- _Work item A_
In the text about Paris and the Seine, which island does the writer live within a few blocks of?
- _Work item B_
Continue the text about Paris and the Seine, picking up right after its final line.

[[ Document extract open ]]

The Seine meanders through the center of Paris.
There are two eyes in the middle of the river, the Île de la Cité and the Île St.-Louis. Just look on a map.
Artists tend to gravitate towards the left eye, the intuitive-feeling eye, the eye of dream.
Maybe it wasn’t coincidence that we chose to live within a few blocks of the left eye, the Île St.-Louis.
We often cross the Pont de la Tournelle over the Seine and stop to look at Notre Dame where the river forks around the Île de la Cité, the eye of judgment. Every time you look there are new things to see.
Mid-summer, walking to meet Richard for dinner in the Marais, I saw ahead of me the most startling street person I’ve seen so far in Paris. He had a vast hairy bare belly. Not only was he shirtless, but he was also missing the entire seat of his pants. No problem—it was a hot day. He stood by a trash can and picked out bottles to throw. His face and chest were so red that all the bottles might well have been downed by him. Passersby mostly stayed on the other side of the street, for this was a hairy bum with a hairy bum. Even seen-it-all Parisians kept sneaking peeks at his big furry butt, which at least was covered half an inch down the crack by what seemed to be a pair of cowboy chaps.
I sent him a silent greeting, Bless your hairy bum, oh hairy bum, but kept a comfortable distance.
On the way back from dinner, Richard and I paused on the Quai d’Orléans. It was 9 p.m., still light, the time of year you wish would never end.
Richard leaned over the quai to snap an overhead shot of a group of young people having a picnic.
Below them at the edge of the Seine, I watched six ducks in a row, as if in line at Poilâne Bakery.
Richard showed me the close-up photo in his viewfinder. “Their picnic seems to be mostly chips.”
There was an array of bags open, as well as wine. “Those ducks are smart. They know the picnickers will tire of the chips and toss them snacks.”
“Look!” Richard said, “Someone’s in the water.”

[[ Document extract closed ]]
[[ Entries shown open ]]

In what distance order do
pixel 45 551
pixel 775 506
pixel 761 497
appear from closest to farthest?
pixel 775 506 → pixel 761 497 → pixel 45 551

[[ Entries shown closed ]]

- _Answer space A_
The Île St.-Louis.

- _Answer space B_
I peered out over the murky Seine and sure enough, a man with his head submerged was struggling back to the quay with choppy strokes.
“That’s one way to get a disease,” said Richard.
We had learned in reading The Secret Life of the Seine, our friend Mort Rosenblum’s book about the history of the Seine, of the dead bodies that are still found in the river. A few Japanese tourists were watching him too.
He seemed to be having trouble lifting himself out of the water onto the steps of the quai. Then, a dripping merman emerged. He was trim, perhaps in his 40s, sun-weathered, with a leaping panther tattooed above his heart. He wore dark blue swim trunks. Up on the quai he pulled a dark blue T-shirt over his head that said “Champion” and something else I couldn’t see, “Barcela?” “Barcelona?”
He glanced up, and seemed to be scanning for any watching females who might be impressed.
Two young women in sundresses and sandals passed speaking American English, their arms around each other’s waists, and stopped at the corner near the bridge. Oblivious to the onlookers, they turned to kiss each other.
“Look how the world has changed,” I said. “American lesbians are perfectly comfortable expressing their love in public.”
“All over the world,” said Richard.
“Maybe the world is becoming a more loving place…?” I wondered aloud.